→ TEXTO BASE
━━━━

Com filhos, malas e carrinhos de bebê a reboque, eles aguardaram horas na pista de pouso sob o calor implacável, na esperança de um voo para a liberdade que não chegava. Mais de 200 afegãos de todos os setores e profissões —cozinheiros, jardineiros, tradutores, motoristas, jornalistas— se reuniram na pista do aeroporto de Cabul, buscando uma maneira de escapar de um país cujo governo desabara com rapidez chocante.

Quando forças do Talibã invadiram o aeroporto superlotado, o grupo —formado por funcionários locais de The New York Times, The Wall Street Journal e The Washington Post, além de seus familiares— ouviu disparos. As pessoas se dispersaram rapidamente e acabaram voltando para suas casas, onde sua segurança não era garantida.

Levaria vários dias até alguns integrantes do grupo conseguirem sair do Afeganistão, na última quinta-feira (19). A fuga furtiva se deu após um esforço global que se estendeu de Redações nos EUA e salões do Pentágono, chegando ao palácio do emir no Qatar. Um correspondente do NYT, antigo fuzileiro naval americano, que fora evacuado mas retornou para auxiliar seus colegas afegãos, permaneceu no aeroporto para ajudar a coordenar a fuga.

Multidão aglomerada do lado de fora do aeroporto de Cabul vê cargueiro militar decolar retirando pessoas do país nesta sexta (20) - Jim Huylebroek - 20.ago.21/The New York Times

Com a deterioração da situação no Afeganistão nos últimos dias, os publishers de NYT, WSJ e Washington Post uniram esforços para retirar seu pessoal. Funcionários de segurança e editores compartilharam informações em telefonemas matinais. Os publishers apelaram à administração Biden por ajuda, e seguiram-se discussões com a Casa Branca, o Pentágono e o Departamento de Estado.

No domingo (15), as sucursais já haviam sido fechadas, e a situação nas ruas de Cabul se tornara caótica. Enquanto tropas, funcionários terceirizados e equipes de segurança americanos deixavam o país, funcionários das Redações tinham cada vez menos informações sobre a situação em campo. Funcionários afegãos temiam que as forças do Talibã fossem de porta em porta, intimidando ou até sequestrando jornalistas que sabidamente haviam trabalhado para veículos americanos.

━━━━

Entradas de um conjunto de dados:
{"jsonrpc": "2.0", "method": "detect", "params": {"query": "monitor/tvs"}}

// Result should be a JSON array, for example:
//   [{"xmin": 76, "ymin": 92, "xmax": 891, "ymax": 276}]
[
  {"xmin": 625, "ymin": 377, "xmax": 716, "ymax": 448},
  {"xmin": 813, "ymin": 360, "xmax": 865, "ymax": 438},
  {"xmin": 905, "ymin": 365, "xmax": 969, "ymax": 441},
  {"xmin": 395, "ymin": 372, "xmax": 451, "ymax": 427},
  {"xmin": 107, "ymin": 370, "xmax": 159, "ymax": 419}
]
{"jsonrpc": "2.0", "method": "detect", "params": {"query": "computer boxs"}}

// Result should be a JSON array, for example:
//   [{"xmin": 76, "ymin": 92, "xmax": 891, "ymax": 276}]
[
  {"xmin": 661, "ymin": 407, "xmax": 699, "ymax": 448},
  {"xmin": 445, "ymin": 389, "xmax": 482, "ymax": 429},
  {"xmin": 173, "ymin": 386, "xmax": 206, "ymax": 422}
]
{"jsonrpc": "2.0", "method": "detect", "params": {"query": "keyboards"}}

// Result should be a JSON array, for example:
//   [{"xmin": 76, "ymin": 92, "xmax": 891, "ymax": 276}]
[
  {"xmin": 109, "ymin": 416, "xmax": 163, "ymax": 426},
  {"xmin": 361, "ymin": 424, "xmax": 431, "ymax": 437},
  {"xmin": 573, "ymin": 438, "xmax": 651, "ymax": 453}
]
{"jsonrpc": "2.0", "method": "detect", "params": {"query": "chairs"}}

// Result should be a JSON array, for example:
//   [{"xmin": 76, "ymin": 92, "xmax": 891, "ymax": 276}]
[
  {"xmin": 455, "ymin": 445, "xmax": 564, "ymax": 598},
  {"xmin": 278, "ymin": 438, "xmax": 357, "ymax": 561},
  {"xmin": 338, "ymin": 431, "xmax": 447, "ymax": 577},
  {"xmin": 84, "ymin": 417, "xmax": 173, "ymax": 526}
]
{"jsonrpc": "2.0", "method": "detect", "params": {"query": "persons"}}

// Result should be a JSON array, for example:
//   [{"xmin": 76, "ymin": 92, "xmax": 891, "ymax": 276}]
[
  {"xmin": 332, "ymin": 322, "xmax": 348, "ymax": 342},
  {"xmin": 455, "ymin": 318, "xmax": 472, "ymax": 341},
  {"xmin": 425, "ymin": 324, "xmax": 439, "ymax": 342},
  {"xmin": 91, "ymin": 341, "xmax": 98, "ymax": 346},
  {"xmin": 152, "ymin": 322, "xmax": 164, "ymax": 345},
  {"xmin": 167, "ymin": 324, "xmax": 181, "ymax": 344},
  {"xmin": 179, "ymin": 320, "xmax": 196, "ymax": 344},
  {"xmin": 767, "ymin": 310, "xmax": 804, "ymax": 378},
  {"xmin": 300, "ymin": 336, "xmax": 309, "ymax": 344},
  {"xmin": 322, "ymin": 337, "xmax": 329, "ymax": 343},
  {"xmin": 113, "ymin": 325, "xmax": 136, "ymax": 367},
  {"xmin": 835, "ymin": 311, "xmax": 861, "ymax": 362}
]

━━━━

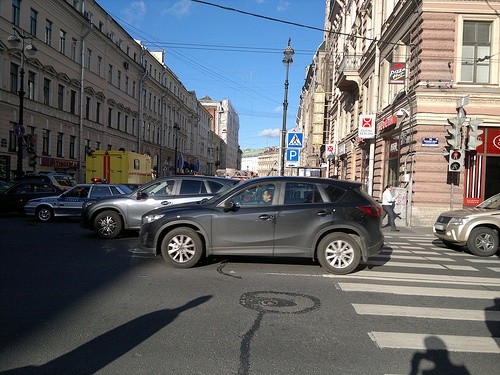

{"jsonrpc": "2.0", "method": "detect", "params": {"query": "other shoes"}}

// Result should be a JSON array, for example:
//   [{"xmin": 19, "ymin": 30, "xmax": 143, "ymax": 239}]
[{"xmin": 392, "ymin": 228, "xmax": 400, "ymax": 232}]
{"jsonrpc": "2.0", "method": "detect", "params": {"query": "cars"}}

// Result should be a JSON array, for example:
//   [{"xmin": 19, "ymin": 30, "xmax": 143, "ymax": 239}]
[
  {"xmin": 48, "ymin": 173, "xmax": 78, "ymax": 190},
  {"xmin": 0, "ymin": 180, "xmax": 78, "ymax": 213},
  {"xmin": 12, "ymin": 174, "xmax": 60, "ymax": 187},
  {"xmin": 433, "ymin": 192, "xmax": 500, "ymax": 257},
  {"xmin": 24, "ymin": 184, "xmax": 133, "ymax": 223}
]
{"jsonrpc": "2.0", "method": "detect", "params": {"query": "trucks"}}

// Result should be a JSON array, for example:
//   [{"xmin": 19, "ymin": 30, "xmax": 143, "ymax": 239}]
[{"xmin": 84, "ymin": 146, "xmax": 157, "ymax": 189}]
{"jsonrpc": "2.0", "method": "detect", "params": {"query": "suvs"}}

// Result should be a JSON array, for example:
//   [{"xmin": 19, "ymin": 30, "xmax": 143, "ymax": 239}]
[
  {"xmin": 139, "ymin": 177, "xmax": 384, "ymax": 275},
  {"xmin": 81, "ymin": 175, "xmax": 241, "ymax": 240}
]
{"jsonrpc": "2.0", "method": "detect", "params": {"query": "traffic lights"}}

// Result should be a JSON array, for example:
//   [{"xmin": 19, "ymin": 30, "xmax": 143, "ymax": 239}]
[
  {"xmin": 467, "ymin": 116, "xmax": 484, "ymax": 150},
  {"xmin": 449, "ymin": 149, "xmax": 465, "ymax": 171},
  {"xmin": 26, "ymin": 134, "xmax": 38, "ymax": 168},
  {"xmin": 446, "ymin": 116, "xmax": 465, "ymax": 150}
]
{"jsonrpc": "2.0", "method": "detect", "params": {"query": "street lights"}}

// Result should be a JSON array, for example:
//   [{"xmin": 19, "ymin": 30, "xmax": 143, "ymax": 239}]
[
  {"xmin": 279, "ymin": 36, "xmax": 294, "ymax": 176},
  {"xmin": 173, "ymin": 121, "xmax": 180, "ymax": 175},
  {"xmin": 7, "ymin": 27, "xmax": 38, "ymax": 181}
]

━━━━

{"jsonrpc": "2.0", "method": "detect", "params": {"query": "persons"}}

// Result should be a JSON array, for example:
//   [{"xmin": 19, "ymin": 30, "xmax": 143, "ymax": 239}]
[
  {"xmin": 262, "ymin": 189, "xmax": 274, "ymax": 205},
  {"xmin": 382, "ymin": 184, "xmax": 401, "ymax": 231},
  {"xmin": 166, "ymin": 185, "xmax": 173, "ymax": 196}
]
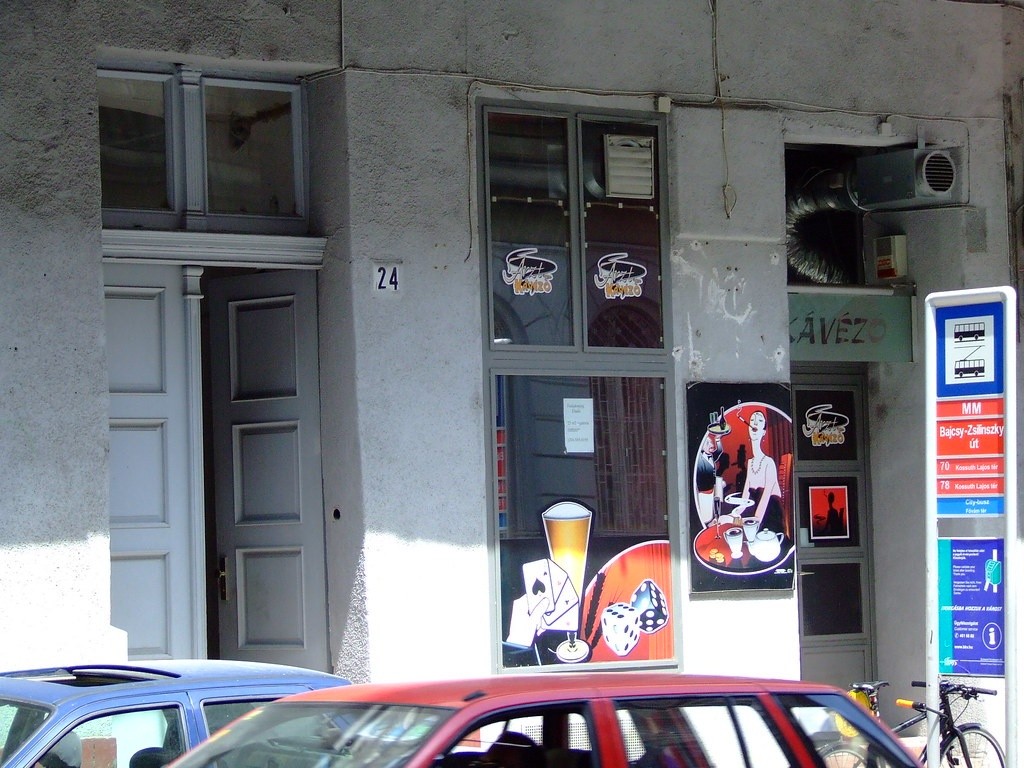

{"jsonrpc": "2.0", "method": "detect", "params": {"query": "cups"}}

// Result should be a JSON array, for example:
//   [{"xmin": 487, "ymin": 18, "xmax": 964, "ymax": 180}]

━━━━

→ TAREFA CURTA
Modifique o trecho do texto sobre a fuga de Cabul que começa nas palavras "Quando forças do" e termina depois de "não era garantida.", substituindo "disparos" por "tiros".

→ RESULTADO DO EXERCÍCIO
Quando forças do Talibã invadiram o aeroporto superlotado, o grupo —formado por funcionários locais de The New York Times, The Wall Street Journal e The Washington Post, além de seus familiares— ouviu tiros. As pessoas se dispersaram rapidamente e acabaram voltando para suas casas, onde sua segurança não era garantida.